1. The work presented here draws on a 6-week intensive placement during which Esther Breithoff worked with Frozen Ark team members and conservation biologists based in the research lab in Biomedical Sciences at Cardiff University, and a number of additional interviews and laboratory visits to Frozen Ark team members based at the University of Nottingham and with affiliated researchers at the London Zoo and Natural History Museum undertaken by both Esther Breithoff and Sefryn Penrose. During the Cardiff placement, Breithoff shadowed staff and students in the laboratory, interviewed them about their work, and completed desktop research tasks in support of the production of a report on ethics of non-human biobanking.

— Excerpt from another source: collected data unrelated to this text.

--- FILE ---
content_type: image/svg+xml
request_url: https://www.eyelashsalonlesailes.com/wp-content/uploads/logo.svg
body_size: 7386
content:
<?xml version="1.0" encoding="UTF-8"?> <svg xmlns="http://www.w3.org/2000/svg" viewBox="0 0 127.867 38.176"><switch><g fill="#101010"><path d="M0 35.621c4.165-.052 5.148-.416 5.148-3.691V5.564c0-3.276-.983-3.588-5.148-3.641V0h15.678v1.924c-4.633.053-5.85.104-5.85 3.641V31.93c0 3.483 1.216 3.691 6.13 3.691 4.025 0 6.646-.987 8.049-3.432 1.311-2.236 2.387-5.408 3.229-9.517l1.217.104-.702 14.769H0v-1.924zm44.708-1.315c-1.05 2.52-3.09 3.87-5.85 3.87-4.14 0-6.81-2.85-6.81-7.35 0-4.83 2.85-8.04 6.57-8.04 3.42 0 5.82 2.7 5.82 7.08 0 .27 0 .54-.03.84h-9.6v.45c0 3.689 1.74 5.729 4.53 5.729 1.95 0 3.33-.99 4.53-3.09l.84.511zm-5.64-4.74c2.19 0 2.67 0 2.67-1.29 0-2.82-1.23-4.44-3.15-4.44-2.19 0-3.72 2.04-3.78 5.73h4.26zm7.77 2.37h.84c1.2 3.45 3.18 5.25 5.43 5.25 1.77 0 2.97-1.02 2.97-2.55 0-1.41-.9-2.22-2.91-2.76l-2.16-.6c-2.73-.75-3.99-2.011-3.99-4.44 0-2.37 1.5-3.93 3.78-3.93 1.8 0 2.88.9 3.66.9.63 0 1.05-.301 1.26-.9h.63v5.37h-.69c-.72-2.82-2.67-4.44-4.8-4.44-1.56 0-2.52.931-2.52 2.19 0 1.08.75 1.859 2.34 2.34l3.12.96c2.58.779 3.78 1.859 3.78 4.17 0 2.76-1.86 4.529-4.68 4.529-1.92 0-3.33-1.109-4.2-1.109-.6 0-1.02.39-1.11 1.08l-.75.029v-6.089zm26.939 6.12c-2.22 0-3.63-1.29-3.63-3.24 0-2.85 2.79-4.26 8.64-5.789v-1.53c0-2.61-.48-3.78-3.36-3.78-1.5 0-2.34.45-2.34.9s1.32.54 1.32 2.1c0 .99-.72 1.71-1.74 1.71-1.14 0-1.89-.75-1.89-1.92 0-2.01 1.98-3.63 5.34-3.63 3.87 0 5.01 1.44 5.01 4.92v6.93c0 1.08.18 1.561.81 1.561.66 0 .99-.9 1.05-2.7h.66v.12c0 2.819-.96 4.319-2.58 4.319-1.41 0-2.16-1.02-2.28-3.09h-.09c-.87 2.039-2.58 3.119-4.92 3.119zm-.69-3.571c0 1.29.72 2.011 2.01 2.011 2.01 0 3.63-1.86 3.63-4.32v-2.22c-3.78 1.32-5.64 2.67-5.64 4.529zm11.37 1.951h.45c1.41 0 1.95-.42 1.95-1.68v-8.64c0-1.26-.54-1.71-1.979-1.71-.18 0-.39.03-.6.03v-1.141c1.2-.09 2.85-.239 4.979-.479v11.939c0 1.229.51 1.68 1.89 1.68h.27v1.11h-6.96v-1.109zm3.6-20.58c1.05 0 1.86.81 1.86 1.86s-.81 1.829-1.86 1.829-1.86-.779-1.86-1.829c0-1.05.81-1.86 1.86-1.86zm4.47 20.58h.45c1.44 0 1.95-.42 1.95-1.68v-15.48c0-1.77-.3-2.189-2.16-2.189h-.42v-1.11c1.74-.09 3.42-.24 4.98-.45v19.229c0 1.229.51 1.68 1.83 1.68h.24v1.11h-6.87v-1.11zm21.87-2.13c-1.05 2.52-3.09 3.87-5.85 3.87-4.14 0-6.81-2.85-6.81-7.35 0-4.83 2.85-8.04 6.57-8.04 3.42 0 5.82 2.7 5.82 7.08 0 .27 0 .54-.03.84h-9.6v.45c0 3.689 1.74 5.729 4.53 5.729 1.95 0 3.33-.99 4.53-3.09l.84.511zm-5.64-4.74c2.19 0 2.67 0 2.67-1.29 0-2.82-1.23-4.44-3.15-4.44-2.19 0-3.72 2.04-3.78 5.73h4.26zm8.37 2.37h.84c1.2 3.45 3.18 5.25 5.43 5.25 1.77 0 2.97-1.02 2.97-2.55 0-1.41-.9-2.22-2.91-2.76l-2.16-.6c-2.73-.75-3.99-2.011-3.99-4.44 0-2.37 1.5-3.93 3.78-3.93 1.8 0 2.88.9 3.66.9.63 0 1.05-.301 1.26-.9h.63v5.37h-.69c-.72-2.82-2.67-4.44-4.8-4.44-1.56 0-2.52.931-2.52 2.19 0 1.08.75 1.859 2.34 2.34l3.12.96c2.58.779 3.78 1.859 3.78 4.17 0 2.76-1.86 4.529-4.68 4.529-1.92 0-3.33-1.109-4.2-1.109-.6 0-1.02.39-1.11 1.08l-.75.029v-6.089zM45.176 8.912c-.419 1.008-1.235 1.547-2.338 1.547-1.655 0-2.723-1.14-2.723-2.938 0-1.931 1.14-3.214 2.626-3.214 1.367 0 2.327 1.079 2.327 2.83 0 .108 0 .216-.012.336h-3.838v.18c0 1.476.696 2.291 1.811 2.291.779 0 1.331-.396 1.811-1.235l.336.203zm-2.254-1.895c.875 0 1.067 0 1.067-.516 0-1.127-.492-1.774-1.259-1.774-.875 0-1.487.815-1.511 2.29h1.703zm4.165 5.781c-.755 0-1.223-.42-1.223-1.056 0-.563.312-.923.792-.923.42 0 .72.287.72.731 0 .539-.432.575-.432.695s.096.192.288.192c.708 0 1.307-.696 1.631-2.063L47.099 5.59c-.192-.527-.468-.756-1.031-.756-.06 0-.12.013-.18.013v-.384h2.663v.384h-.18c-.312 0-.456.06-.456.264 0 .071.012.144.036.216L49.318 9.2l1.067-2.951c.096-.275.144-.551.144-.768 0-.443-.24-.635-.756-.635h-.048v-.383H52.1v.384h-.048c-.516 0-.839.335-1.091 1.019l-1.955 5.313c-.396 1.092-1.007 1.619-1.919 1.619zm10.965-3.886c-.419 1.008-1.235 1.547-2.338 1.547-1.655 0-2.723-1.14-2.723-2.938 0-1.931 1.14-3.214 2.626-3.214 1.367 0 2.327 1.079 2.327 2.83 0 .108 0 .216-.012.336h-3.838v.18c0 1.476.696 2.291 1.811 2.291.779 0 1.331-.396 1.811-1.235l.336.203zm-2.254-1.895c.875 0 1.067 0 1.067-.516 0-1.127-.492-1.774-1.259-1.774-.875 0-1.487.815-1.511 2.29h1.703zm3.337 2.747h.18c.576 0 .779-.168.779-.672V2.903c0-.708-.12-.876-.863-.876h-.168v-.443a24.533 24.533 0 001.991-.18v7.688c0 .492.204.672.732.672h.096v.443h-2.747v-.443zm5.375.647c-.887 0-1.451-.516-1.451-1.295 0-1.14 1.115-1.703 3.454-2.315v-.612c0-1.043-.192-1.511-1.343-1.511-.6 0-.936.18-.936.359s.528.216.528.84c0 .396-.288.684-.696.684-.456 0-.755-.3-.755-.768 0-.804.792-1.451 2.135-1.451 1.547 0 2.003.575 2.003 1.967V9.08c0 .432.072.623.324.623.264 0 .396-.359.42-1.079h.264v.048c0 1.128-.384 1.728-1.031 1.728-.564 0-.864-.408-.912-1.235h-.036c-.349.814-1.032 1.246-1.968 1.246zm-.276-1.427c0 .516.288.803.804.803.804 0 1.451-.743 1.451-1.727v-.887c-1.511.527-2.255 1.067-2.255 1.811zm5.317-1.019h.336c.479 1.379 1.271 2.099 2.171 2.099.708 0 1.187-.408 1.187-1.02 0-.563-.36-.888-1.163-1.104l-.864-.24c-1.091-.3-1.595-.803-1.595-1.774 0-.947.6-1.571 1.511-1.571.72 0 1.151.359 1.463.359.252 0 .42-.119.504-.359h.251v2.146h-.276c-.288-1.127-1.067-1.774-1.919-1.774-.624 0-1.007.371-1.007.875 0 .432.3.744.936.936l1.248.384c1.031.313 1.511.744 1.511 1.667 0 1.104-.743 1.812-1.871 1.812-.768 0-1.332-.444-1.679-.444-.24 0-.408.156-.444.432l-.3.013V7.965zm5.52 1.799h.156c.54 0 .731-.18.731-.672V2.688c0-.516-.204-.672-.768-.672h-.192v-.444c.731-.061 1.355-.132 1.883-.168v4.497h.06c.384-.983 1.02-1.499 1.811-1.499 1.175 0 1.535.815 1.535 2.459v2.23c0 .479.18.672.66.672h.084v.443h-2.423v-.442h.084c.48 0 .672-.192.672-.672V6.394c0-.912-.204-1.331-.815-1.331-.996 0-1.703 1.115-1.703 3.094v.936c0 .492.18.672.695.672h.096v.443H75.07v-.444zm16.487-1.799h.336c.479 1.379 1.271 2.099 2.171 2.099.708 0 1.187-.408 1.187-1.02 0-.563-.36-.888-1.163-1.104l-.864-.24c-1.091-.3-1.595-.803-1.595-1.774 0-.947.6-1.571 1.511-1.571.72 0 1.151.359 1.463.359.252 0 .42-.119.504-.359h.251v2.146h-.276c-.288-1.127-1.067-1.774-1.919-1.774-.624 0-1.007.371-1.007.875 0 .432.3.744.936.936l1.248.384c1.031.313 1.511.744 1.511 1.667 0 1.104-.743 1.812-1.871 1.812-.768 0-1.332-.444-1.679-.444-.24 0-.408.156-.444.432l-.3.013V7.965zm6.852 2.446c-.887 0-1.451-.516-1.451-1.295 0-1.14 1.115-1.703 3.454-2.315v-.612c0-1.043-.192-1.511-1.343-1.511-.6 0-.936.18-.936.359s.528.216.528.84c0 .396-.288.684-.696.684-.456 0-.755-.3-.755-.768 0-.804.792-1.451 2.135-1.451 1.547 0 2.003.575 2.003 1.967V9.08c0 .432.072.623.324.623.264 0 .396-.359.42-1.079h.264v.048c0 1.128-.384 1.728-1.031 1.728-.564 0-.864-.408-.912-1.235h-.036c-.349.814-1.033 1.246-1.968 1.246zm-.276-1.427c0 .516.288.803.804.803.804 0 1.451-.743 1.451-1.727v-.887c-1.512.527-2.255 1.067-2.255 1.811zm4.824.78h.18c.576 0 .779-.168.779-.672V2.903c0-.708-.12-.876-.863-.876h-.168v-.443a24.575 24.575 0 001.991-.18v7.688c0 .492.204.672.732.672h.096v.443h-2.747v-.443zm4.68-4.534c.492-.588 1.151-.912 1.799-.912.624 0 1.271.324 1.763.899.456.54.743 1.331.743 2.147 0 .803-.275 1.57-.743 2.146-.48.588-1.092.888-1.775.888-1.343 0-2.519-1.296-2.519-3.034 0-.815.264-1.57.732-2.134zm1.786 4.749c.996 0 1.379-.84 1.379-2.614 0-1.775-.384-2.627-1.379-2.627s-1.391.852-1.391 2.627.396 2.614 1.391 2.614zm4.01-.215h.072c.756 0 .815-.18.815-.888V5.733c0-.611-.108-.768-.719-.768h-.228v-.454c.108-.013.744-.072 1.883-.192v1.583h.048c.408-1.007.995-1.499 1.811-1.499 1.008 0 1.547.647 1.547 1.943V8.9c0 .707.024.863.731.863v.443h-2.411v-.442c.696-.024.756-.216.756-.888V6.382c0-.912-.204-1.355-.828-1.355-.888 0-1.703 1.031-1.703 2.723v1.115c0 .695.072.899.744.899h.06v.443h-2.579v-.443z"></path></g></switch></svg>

Further, the Frozen Ark are one of twenty-four partner organisations of the Heritage Futures research programme, whose staff have participated in a series of intensive, week long collaborative knowledge exchange events throughout the project which have aimed at understanding the work of each of the partner organisations and co-designing research to address common issues for the sector. The paper also draws on these more experimental ‘para-ethnographic’ (Holmes and Marcus Citation2005, Citation2006, Citation2008; see Harrison et al. Citation2016) engagements with the organisation as part of the research programme over a longer 3-year period.

2. The zoo also owns a patent on Frozen Zoo®.

3. These terms have specific technical definitions which relate to the categories established by the IUCN Red List of Endangered Species.